The new noarchs were then copied to stal.nikhef.nl under /project/quattor/www/html/mirror/nikhef/tools/el6/... Finally, there needed to be a new snapshot in the Quattor profile:
makesnapshot nikhef-tools-el6 YEARMONTHDAY deploy-to-mirrors
(The deploy-to-mirrors command will push the updated snapshot to stalkaars-01 and stalkaars-03.)
Edit the nikhef-tools snapshot on stal: /srv/quattor/etc/repository-snapshots/nikhef-tools-el6.conf Also edit the snapshot date in quattor (...on stal): conf/cfg/clusters/itb/repository/config.tpl
For the prd implementation, edit /project/quattor/conf/cfg/sites/ndpf/site/repository/default-snapshots.tpl with the updated snapshot date.
Pushing the changes
Check if the configuration builds with
makexprof -f itb
Debug any mistakes, then push the configuration to the testbed nodes.
pushxprof -f itb
Once this is done it will be required to rerun yaim manually on each CREAM CE server. The software packages that have been pushed from quattor are triggered on the updated servers, however, the CREAM CE servers do not know that YAIM needs to be run to update the configuration. Therefore running:
ncm-ncd --co yaim
should allow the updated policies to be implemented.
Checking if it worked...
Before pushing the changes into production (prd), it is advised to push the changes to the testbed (itb) and run a simple test job with the help of a user.
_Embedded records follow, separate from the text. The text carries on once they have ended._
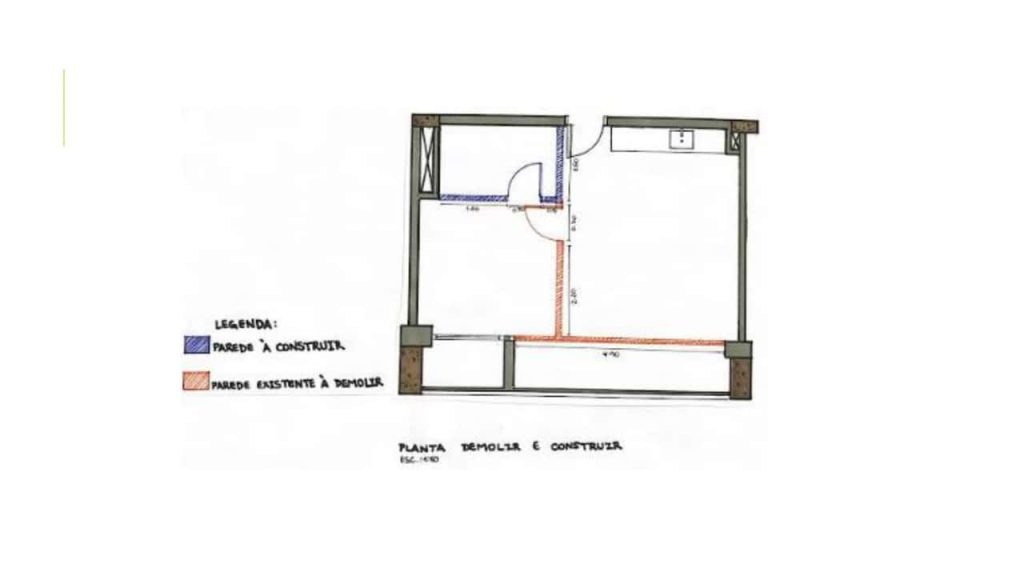 Obra de Laura Cordon Zeferino
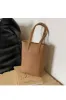 'Gianna' Mini Crossbody Bag(6 color) sold by Goodnight Macaroon
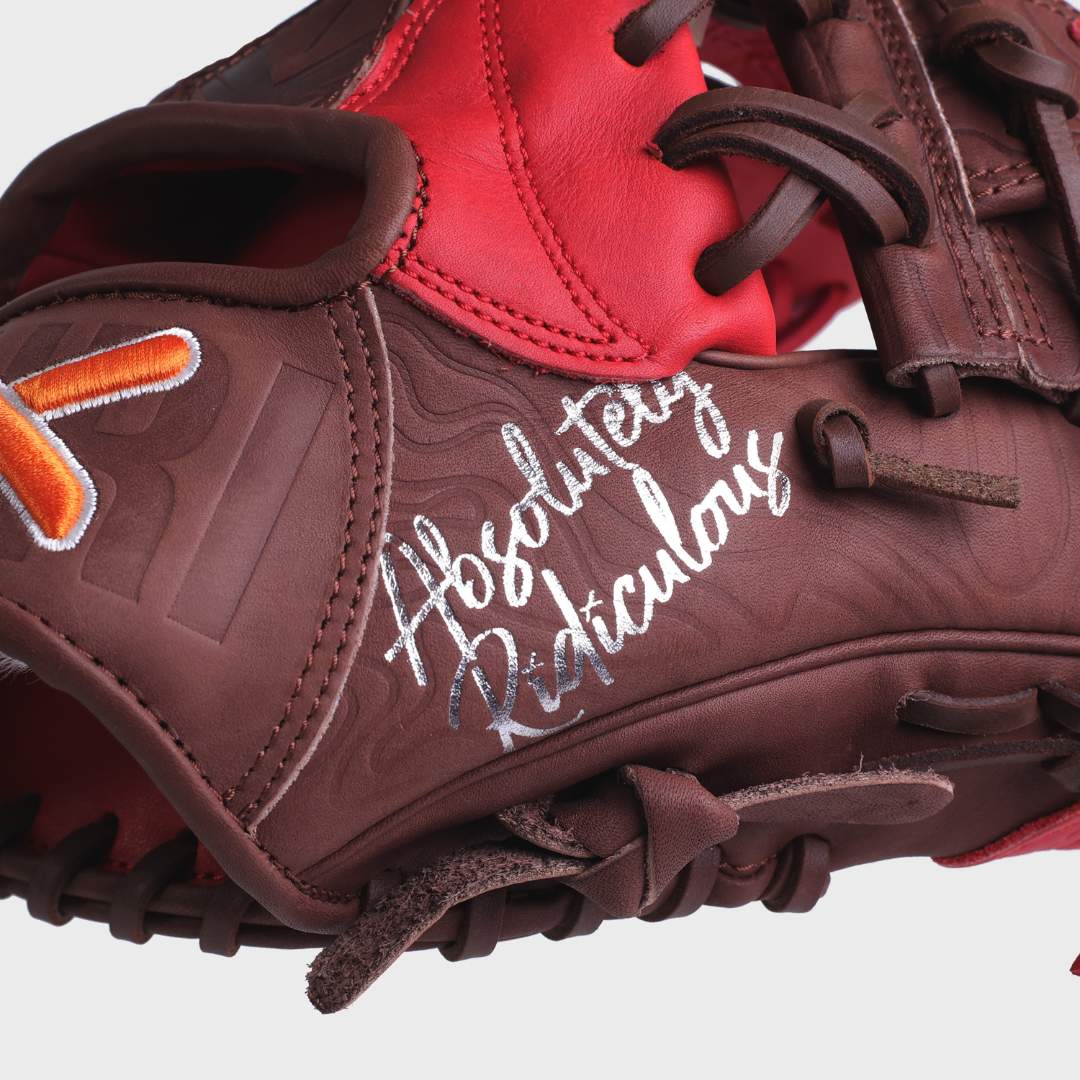 resurrection glove - Image 6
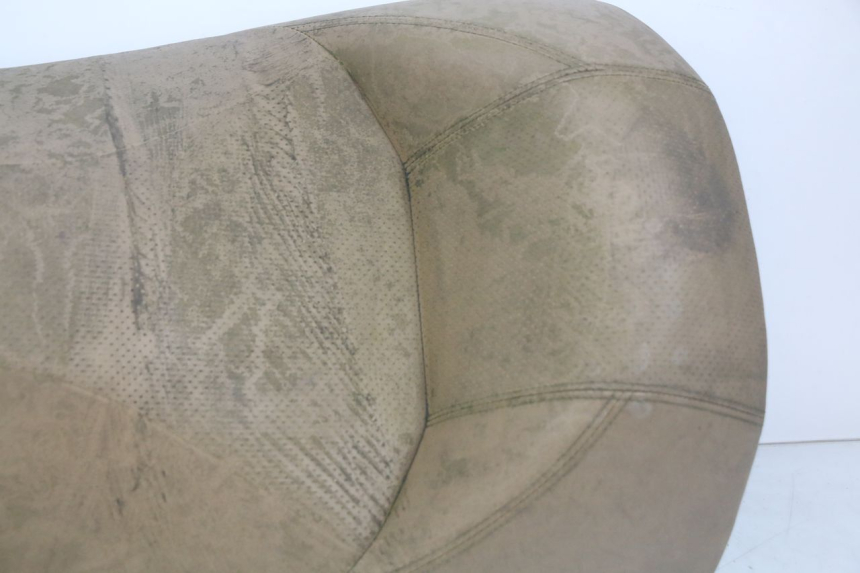 photo de ASIENTO DELANTERO YAMAHA YP MAJESTY 400 (2004 - 2008) - Vista principal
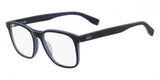Lacoste L2812 Eyeglasses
Log onto a test CREAM CE server (i.e., tbn15.nikhef.nl):
- check the lcmaps-plugin has been installed
yum search lcmaps-plugins-vo-ca-ap
- /etc/lcmaps/lcmaps.db and /etc/lcmaps/lcmaps-glexec.db have the vo-ca-ap policies updated in the files.
- and/or check the config files are correct under /opt/glite/yaim/functions/config_cream_glexec and config_lcas_lcmaps_gt4.
- and the /etc/grid-security/vo-ca-ap-file
- check /usr/share/doc/ca-policy-egi/ca-policy-egi-cam.vo-ca-ap
Troubleshooting hints
- this will manually rerun YAIM on the server: ncm-ncd --co yaim
- /opt/glite/yaim/bin/yaim -c -s /etc/siteinfo/lcg-quattor-site-info.def -n creamCE -n TORQUE_utils
- useful logs to check the quattor deployment: /var/log/ncm/ncd.log (more verbose information is available from /var/log/ncm-cdispd.log)
Useful references
- IGTF documentation on Combined Assurance
- LCMAPS Plugin (vo-ca-ap)
- Other notes from David G:
The quickest fix is to (first) allow the DOGWOOD CA bundle and configure the LCMAPS plugin accordingly. ...Such full support also required new software and configuration at each resource centre. You must deploy the additional trust anchor meta-packages and the new local policies in unison, and never install the cam package without such software support.